▶ [Objective A]: List every actor named in the starring credits of the Firehouse Dog article.
▶ [Objective B]: From the Firehouse Dog article, return the passage from "Firehouse Dog is" up to and including "received mixed-to-negative reviews.".
▶ [Objective C]: In the Firehouse Dog article, what causes the plane carrying Rexxx to malfunction?

▶ [Document text]:
■ ■ ■ ■
- Theatrical release poster
- Directed by: Todd Holland
- Written by: Claire-Dee Lim Mike Werb Michael Colleary
- Produced by: Michael Colleary Mike Werb
- Starring: Josh Hutcherson Bruce Greenwood Dash Mihok Steven Culp Bill Nunn
- Cinematography: Victor Hammer
- Edited by: Scott J. Wallace
- Music by: Jeff Cardoni
- Production companies: Regency Enterprises New Regency
- Distributed by: 20th Century Fox
- Release date: April 4, 2007;
- Running time: 111 minutes
- Country: United States
- Language: English
- Box office: $17.3 million

= Firehouse Dog =

2007 American family film

Firehouse Dog is a 2007 American family film produced by Regency Enterprises and distributed by 20th Century Fox. Directed by Todd Holland, it stars Josh Hutcherson, Bruce Greenwood, Dash Mihok, Steven Culp and Bill Nunn. It was released on April 4, 2007, in the United States. It received mixed-to-negative reviews.

==Plot==

Irish Terrier Dog superstar Rexxx lives the high life with adoring crowds, a loving owner and an array of best-selling blockbusters under his belt. Unfortunately, when his owner Trey tries to convince him to perform a skydiving stunt and Rexxx is airborne, a lightning strike causes the plane to malfunction. Rexxx tumbles from the sky, landing in a tomato truck. While Trey mourns his dog's apparent death and regrets his failure to treat Rexxx like a "real dog", Rexxx settles into an abandoned warehouse, desperately missing his owner.
■ ■ ■ ■
▶ [Information supplied]:
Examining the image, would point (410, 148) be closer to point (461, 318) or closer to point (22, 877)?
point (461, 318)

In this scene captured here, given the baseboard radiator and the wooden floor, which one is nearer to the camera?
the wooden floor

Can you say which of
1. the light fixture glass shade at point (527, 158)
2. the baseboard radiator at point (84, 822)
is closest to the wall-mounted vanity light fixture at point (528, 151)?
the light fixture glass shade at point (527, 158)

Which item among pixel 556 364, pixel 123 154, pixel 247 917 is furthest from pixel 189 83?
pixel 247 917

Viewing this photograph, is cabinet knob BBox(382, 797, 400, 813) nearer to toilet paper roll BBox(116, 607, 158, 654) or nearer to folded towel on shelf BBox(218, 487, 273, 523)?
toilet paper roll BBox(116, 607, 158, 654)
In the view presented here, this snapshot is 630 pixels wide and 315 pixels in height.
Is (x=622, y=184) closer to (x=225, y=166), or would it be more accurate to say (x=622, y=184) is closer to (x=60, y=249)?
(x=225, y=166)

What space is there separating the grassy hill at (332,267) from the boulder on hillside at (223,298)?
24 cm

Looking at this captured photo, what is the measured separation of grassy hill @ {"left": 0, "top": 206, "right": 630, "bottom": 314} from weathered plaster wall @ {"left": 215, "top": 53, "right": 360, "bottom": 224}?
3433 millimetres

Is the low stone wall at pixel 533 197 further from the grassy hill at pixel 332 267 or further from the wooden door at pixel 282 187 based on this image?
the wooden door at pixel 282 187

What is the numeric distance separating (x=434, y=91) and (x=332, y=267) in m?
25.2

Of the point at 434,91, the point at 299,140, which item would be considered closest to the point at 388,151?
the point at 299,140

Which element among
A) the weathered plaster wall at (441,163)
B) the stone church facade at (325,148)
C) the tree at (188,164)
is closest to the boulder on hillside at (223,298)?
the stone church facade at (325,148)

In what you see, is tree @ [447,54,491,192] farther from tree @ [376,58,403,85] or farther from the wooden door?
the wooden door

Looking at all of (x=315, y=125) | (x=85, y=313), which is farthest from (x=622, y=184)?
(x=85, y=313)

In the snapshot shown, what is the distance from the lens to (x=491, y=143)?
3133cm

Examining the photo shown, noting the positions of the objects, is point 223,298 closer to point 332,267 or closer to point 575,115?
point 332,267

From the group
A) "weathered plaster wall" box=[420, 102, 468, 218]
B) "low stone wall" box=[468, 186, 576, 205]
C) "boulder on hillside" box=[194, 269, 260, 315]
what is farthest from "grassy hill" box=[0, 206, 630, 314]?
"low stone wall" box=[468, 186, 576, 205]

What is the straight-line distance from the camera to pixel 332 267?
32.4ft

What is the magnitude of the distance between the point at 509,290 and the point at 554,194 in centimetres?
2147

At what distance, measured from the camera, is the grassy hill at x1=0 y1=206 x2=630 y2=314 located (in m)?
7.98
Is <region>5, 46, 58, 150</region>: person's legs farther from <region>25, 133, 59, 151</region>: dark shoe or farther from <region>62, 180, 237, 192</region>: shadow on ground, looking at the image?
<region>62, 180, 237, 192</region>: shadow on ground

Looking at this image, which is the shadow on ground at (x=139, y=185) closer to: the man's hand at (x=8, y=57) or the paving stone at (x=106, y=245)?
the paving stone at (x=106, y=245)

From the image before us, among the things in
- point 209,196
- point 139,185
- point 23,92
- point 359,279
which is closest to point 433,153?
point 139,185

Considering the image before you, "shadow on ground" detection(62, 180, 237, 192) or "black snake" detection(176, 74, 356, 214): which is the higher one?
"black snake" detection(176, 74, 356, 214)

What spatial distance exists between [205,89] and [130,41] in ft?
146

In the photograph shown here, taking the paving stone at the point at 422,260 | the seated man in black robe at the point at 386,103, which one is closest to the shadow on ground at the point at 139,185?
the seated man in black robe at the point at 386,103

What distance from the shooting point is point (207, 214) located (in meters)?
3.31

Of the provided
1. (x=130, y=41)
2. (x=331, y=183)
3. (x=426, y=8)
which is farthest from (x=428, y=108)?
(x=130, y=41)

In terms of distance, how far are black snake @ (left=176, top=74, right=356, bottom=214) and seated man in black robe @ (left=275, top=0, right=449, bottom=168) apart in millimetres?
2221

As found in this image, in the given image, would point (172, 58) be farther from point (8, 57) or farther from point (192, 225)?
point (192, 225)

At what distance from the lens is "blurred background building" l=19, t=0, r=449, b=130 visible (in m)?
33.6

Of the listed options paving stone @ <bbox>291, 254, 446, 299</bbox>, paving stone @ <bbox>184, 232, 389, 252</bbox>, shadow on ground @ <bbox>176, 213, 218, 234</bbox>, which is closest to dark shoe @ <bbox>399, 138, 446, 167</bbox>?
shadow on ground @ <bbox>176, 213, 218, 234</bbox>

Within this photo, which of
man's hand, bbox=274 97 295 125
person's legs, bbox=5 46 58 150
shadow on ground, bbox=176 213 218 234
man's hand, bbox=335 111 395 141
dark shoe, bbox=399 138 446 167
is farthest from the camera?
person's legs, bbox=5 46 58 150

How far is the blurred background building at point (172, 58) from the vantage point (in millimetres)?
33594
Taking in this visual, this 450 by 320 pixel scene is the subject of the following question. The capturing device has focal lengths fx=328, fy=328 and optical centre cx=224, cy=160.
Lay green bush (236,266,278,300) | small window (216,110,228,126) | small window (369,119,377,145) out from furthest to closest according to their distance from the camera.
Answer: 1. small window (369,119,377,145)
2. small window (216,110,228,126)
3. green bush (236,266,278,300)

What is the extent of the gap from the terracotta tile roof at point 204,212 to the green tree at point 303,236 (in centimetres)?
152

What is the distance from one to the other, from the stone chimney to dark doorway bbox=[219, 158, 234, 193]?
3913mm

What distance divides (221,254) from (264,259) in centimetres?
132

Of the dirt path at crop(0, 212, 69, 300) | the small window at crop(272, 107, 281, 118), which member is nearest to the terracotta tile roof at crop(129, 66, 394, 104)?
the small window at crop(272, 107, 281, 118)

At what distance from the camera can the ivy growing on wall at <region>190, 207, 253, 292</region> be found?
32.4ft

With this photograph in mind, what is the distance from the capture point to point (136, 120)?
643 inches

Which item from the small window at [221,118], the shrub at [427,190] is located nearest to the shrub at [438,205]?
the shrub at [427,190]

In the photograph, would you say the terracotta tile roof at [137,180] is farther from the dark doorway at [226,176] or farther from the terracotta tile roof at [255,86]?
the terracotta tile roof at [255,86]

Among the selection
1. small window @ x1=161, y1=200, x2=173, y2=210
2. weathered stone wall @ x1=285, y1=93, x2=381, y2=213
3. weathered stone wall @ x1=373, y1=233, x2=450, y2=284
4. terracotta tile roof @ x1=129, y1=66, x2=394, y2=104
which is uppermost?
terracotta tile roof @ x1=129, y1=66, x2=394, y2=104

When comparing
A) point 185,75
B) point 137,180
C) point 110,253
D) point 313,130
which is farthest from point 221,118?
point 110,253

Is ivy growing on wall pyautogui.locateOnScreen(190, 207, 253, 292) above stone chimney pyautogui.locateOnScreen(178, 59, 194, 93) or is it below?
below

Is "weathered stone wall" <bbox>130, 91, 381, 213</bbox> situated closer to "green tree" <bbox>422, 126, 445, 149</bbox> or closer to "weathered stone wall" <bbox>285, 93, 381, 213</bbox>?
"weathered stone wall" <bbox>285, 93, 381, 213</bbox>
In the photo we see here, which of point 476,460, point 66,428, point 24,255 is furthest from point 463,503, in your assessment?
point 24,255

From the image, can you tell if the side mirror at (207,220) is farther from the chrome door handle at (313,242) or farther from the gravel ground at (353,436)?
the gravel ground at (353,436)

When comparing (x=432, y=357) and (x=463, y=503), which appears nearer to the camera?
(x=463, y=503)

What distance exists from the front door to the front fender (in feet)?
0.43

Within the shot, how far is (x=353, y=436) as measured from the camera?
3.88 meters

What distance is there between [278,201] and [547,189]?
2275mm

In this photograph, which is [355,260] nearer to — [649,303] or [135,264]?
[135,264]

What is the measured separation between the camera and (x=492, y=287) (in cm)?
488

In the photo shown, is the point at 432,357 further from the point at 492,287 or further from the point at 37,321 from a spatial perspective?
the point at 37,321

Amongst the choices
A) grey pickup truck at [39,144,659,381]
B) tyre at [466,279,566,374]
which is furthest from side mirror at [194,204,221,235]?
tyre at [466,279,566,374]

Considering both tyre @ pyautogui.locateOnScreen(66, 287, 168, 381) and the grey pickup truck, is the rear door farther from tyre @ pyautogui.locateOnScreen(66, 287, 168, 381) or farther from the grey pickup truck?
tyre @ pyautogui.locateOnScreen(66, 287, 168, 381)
■ ■ ■ ■
▶ [Complete response A]: Josh Hutcherson, Bruce Greenwood, Dash Mihok, Steven Culp, Bill Nunn

▶ [Complete response B]:
Firehouse Dog is a 2007 American family film produced by Regency Enterprises and distributed by 20th Century Fox. Directed by Todd Holland, it stars Josh Hutcherson, Bruce Greenwood, Dash Mihok, Steven Culp and Bill Nunn. It was released on April 4, 2007, in the United States. It received mixed-to-negative reviews.

▶ [Complete response C]: A lightning strike.